Motor-Vehicle--Related TBI Deaths by Age, Sex, and Race

The highest motor-vehicle--related TBI death rates were among persons aged 15--19 (15.3/100,000) and 20--24 (14.6/100,000) years (Table 3). The overall incidence among males was >2 times that among females (9.9 and 4.3/100,000 population, respectively).

Rates of motor-vehicle--related TBI deaths varied by race (Tables 6 and 8). The annual average rate among whites was 7.2/100,000, and the annual rate declined 21% during 1989--1998 (p = <0.01). Among blacks, the average annual rate of these injuries was 6.3/100,000, with a 14% decline during the same period (p = 0.02). The average annual motor-vehicle--related TBI death rate among American Indians/Alaska Natives was higher at 12.5/100,000, with an 18% decline during 1989--1998. This rate decline was not statistically significant (p = 0.33). For each of these races, rates of motor-vehicle--related TBI death were highest among males aged 20--24 years: 23.4/100,000 for white males, 17.1/100,000 for black males, and 35.0/100,000 for American Indian/Alaskan Native males.

Fall-Related TBI Deaths by Age, Sex, and Race

Among persons aged >75 years, falls were the leading cause of fatal TBIs for blacks, American Indians/Alaska Natives, and whites (Table 9). Compared with annual fall-related TBI death rates for persons aged <65 years, the rate ratio of fatal fall-related TBIs was 5.6 for persons aged 65--74 years, and 21.4 for persons aged >75 years. Death rates among persons with these injuries were considerably higher among males than females (3.2 and 1.3/100,000 population, respectively).

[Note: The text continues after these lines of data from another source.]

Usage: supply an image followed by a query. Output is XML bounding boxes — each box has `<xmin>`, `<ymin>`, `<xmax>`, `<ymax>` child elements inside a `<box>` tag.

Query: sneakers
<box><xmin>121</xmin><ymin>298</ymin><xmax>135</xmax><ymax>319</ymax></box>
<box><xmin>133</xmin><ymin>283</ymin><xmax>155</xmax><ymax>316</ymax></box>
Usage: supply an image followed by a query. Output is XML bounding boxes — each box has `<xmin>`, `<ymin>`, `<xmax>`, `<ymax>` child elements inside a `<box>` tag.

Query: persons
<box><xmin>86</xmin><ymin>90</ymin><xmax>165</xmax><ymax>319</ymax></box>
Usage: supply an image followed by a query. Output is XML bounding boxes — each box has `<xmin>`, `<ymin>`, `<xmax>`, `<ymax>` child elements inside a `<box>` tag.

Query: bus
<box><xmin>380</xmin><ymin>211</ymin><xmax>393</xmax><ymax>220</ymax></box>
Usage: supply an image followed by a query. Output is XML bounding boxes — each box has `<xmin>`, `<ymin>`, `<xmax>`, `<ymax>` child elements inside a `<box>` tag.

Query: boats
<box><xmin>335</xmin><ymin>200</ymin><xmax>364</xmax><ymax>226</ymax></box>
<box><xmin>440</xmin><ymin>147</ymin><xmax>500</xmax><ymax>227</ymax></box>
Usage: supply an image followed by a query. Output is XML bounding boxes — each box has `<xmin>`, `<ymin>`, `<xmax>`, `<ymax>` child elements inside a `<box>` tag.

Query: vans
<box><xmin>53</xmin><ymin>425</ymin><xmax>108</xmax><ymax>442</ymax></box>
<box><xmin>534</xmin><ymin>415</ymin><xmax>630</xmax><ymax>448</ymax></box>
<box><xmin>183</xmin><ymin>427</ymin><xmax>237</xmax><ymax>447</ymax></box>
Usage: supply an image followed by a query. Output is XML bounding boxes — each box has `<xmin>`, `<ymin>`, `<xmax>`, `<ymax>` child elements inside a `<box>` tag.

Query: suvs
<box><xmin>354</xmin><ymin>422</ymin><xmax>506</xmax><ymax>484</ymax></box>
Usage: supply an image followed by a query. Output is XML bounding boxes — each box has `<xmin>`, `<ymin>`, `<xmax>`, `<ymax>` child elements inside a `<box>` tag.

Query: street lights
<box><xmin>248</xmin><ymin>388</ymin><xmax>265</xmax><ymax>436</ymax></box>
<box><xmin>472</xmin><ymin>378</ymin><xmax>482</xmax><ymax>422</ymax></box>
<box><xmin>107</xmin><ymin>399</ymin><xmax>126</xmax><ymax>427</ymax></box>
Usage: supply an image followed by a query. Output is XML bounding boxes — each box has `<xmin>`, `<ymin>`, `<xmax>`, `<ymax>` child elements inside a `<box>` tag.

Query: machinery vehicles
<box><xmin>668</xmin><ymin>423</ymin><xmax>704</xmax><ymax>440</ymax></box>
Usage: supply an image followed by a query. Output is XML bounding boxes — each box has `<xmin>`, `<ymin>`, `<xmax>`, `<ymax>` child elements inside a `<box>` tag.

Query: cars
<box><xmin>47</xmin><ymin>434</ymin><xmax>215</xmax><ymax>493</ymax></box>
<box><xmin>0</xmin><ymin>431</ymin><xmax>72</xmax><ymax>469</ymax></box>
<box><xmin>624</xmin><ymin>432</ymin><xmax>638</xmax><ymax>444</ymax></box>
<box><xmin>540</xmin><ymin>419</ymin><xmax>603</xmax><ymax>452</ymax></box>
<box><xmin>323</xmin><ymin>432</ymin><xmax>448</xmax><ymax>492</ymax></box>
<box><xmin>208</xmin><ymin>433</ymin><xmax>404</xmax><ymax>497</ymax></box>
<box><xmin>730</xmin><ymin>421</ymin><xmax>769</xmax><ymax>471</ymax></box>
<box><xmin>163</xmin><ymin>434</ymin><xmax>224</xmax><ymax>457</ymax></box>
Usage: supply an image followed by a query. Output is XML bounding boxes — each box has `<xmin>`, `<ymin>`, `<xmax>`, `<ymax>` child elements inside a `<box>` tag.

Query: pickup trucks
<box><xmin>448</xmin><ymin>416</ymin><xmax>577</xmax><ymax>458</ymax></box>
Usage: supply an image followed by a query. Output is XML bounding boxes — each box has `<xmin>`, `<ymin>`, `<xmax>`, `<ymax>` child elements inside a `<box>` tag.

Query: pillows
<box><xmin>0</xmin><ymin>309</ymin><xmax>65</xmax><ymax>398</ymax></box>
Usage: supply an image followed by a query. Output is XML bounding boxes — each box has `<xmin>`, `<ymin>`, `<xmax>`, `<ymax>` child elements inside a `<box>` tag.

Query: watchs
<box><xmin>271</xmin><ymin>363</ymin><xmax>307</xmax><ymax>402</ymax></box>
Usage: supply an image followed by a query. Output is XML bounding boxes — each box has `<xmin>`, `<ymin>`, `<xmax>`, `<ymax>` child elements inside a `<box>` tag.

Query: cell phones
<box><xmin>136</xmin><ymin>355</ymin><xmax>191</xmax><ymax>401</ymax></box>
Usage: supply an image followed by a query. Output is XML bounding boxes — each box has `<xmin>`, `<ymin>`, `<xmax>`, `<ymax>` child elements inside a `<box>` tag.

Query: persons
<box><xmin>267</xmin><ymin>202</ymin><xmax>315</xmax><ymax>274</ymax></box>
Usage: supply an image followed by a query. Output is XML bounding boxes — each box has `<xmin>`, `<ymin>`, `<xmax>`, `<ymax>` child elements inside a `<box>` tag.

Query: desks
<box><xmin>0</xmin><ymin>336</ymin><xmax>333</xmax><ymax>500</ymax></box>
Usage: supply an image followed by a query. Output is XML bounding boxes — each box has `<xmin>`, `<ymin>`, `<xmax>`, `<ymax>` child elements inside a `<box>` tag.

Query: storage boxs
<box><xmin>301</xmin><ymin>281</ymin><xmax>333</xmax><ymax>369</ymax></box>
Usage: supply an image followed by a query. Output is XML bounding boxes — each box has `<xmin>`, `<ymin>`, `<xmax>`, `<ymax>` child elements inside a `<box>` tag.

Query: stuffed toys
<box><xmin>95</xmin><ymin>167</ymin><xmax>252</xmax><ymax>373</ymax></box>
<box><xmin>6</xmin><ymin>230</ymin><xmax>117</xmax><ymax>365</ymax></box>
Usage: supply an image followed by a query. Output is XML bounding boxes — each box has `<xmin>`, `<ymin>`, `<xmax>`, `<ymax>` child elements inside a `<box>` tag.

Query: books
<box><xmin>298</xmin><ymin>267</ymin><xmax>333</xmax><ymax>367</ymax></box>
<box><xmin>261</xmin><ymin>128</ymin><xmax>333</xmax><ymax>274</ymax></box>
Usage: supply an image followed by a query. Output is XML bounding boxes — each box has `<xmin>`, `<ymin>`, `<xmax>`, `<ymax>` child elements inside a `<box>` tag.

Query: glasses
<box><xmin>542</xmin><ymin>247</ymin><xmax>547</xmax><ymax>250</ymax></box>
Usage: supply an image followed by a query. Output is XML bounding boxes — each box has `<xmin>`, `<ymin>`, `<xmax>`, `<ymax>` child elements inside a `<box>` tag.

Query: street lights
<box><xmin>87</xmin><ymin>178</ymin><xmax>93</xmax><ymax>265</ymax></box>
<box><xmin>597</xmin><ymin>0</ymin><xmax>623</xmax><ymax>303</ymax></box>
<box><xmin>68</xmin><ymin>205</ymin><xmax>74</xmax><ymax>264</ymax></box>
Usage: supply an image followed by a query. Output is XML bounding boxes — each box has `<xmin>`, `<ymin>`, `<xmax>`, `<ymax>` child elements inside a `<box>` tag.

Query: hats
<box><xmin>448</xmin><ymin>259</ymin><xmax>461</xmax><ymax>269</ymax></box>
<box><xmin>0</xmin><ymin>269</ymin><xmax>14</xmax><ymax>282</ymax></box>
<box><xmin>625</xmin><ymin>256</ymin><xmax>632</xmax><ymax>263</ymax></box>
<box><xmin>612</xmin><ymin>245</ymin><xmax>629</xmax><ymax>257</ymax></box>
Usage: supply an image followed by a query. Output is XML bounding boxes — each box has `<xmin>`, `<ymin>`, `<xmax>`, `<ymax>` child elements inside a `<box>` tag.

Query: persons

During the surveillance period, the average rate among whites was 2.1/100,000, with an increase of 32%. Among blacks, the average annual rate of these injuries was 1.9/100,000, with an 18% decline during the same period (p = 0.01) (Table 4). Among American Indians/Alaska Natives, the corresponding average annual rate was 2.3/100,000 population. The limited annual number of fall-related TBI deaths among this group precluded a reliable assessment of the change in race-specific rates during 1989--1998.

Discussion

The data presented in this report document an overall decline in rates of TBI-related deaths in the United States during 1989--1998. During 1980--1995, an even steeper decline was observed in rates of hospital admission as a result of TBI (32). Multiple factors might have contributed to the declines in TBI-related mortality. For example, these decreasing rates might result in part from improvements in the medical care of severely brain-inured patients, perhaps influenced by evidence-based guidelines, which were developed and disseminated during the surveillance period (33,34), for emergency and acute management of TBIs. However, the decline in rates of TBI-related deaths closely parallels the 9.1% decline in age-adjusted rates of injury death of all types that occurred during the same period (35), indicating that the decrease in TBI-related death rates might be attributed in part to success in general injury-prevention efforts. Effective interventions have resulted in increases in use of seatbelts and child safety seats. Examples of strategies that have demonstrated success include primary enforcement of restraint laws, graduated licensing of new drivers, and community-based health education campaigns (36,37).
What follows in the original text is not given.